EXERCISE GOAL: What is needed is an exact copy of the data below, pictures excluded.

Saved entries:

____

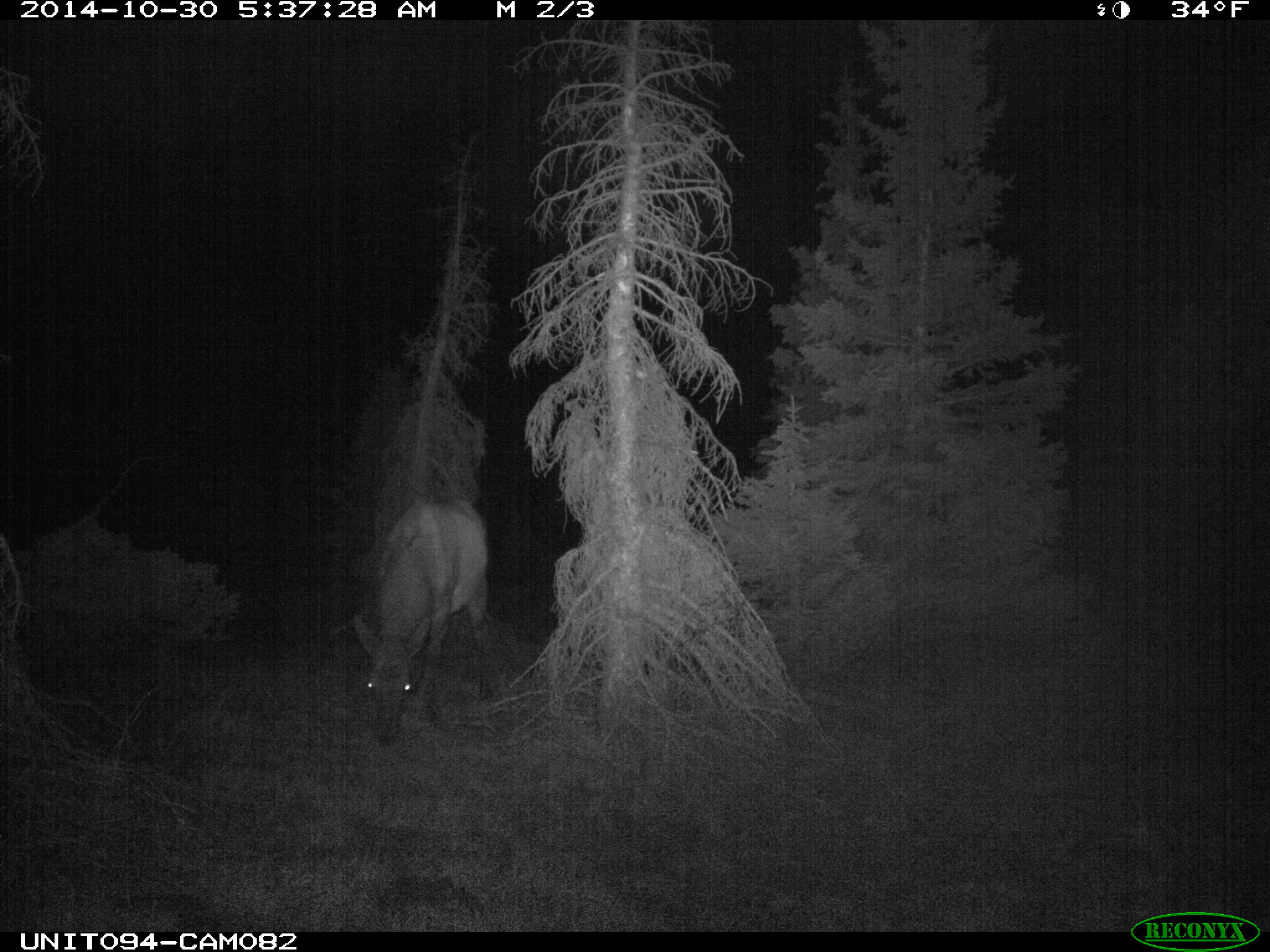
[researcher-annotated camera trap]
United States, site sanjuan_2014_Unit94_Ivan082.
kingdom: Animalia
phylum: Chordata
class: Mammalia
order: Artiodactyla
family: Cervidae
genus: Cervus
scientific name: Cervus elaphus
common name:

____

TASK OUTPUT:
[researcher-annotated camera trap]
United States, site sanjuan_2014_Unit94_Ivan082.
kingdom: Animalia
phylum: Chordata
class: Mammalia
order: Artiodactyla
family: Cervidae
genus: Cervus
scientific name: Cervus elaphus
common name:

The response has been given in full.